书面练习 1 ->
根据下面关于档案开放的短文,回答以下问题,答案同样按(a)(b)(c)分行标注:
(a)新修订《档案法》把档案封闭期限调整为多少年?
(b)《“十四五”全国档案事业发展规划》提出了什么新任务?
(c)作者依据哪些材料审视档案开放的现状与问题?

阅读短文 ->
%%

档案开放是满足公众档案利用需求的前提,也是档案馆实现公共文化服务职能的基础,受到档案学界和业界的普遍关注。新时期档案事业的高质量发展目标对档案开放工作提出更高的要求。新修订《档案法》将档案封闭期限由三十年缩短至二十五年,而且在强调满足公众利用诉求的同时,重点明确了档案馆提供利用服务的责任和义务;
《“十四五”全国档案事业发展规划》在“完善档案馆开放制度”的基础上,提出“档案开放审核工作法治化、规范化、常态化”的新任务。这些新要求为新时代档案开放工作带来新的发展机遇和诸多挑战。

综观现有研究成果,档案开放是学界的常热话题,《档案法》《政府信息公开条例》等法律法规的颁布、实施与修订曾带来数次研究热潮。现阶段对档案开放的研究主要集中在以下几方面。一是理论层面针对档案开放及利用等工作的概念、意义探讨,如档案开放的历史必然[1],用户利用需求的影响因素[2]等;
二是档案开放的法律、政策制度研究,如开放责任机制建立的政策设计[3],开放审核协同机制研究[4]等;
三是对档案开放相关工作的经验总结,如档案开放鉴定工作的问题分析[5],档案开放困境的原因分析[6]等;
四是推动档案开放工作的措施研究,如智能技术在档案开放审核领域的应用研究[7],国外档案开放工作的经验借鉴[8]等。尽管学界针对档案开放问题展开了多方面的探讨,但现有研究多为理论研究,较少有数据支撑。本文基于《各级国家综合档案馆档案开放情况调查问卷》的数据和部分档案馆的实地访谈记录,审视当前档案开放的现状与存在问题,并提出对策建议,以助力档案开放工作的推进。

%%

书面练习 2 -> 请把下方清单里从含有“From the camera's”的那一行到含有“78.2 inches”的那一行(首尾两行都包括在内)改写成 JSON 字符串列表,每行对应一个字符串,空行不计入。

数据集 ->

%%

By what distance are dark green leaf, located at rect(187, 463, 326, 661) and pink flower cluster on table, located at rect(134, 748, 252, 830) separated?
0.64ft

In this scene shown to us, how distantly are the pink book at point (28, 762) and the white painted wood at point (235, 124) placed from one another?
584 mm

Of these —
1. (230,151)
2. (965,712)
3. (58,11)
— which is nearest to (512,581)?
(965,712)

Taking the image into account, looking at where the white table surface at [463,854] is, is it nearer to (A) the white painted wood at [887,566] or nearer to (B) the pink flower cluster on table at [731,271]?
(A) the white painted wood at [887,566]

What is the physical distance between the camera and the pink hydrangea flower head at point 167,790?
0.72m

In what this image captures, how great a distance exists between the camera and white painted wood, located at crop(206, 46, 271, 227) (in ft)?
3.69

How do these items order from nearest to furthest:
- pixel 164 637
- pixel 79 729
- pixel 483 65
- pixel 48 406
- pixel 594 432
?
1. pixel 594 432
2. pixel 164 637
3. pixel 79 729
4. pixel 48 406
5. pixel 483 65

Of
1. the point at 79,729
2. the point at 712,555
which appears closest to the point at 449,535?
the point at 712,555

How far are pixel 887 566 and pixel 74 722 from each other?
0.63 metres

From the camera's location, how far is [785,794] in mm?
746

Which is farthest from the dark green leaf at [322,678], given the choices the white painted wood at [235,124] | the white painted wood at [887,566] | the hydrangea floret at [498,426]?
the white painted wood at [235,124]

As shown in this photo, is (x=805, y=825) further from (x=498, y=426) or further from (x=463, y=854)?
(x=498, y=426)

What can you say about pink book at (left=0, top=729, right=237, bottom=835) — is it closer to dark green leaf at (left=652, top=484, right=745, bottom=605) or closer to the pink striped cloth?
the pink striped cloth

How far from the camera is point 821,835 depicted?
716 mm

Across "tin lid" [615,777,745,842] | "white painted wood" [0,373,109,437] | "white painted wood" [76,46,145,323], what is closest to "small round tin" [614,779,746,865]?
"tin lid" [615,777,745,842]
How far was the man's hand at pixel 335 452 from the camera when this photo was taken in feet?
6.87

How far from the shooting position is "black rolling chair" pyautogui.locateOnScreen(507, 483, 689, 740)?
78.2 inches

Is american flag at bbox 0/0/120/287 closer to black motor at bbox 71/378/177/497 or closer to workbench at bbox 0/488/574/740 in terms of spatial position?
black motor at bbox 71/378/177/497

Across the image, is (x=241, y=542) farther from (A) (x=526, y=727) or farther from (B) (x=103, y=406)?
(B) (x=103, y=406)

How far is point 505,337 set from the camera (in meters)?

%%

参考答案 1 ->
(a)由三十年缩短至二十五年。
(b)“档案开放审核工作法治化、规范化、常态化”。
(c)《各级国家综合档案馆档案开放情况调查问卷》的数据和部分档案馆的实地访谈记录。

参考答案 2 ->
[
  "From the camera's location, how far is [785,794] in mm?",
  "746",
  "Which is farthest from the dark green leaf at [322,678], given the choices the white painted wood at [235,124] | the white painted wood at [887,566] | the hydrangea floret at [498,426]?",
  "the white painted wood at [235,124]",
  "As shown in this photo, is (x=805, y=825) further from (x=498, y=426) or further from (x=463, y=854)?",
  "(x=498, y=426)",
  "What can you say about pink book at (left=0, top=729, right=237, bottom=835) — is it closer to dark green leaf at (left=652, top=484, right=745, bottom=605) or closer to the pink striped cloth?",
  "the pink striped cloth",
  "How far from the camera is point 821,835 depicted?",
  "716 mm",
  "Across \"tin lid\" [615,777,745,842] | \"white painted wood\" [0,373,109,437] | \"white painted wood\" [76,46,145,323], what is closest to \"small round tin\" [614,779,746,865]?",
  "\"tin lid\" [615,777,745,842]",
  "How far was the man's hand at pixel 335 452 from the camera when this photo was taken in feet?",
  "6.87",
  "How far from the shooting position is \"black rolling chair\" pyautogui.locateOnScreen(507, 483, 689, 740)?",
  "78.2 inches"
]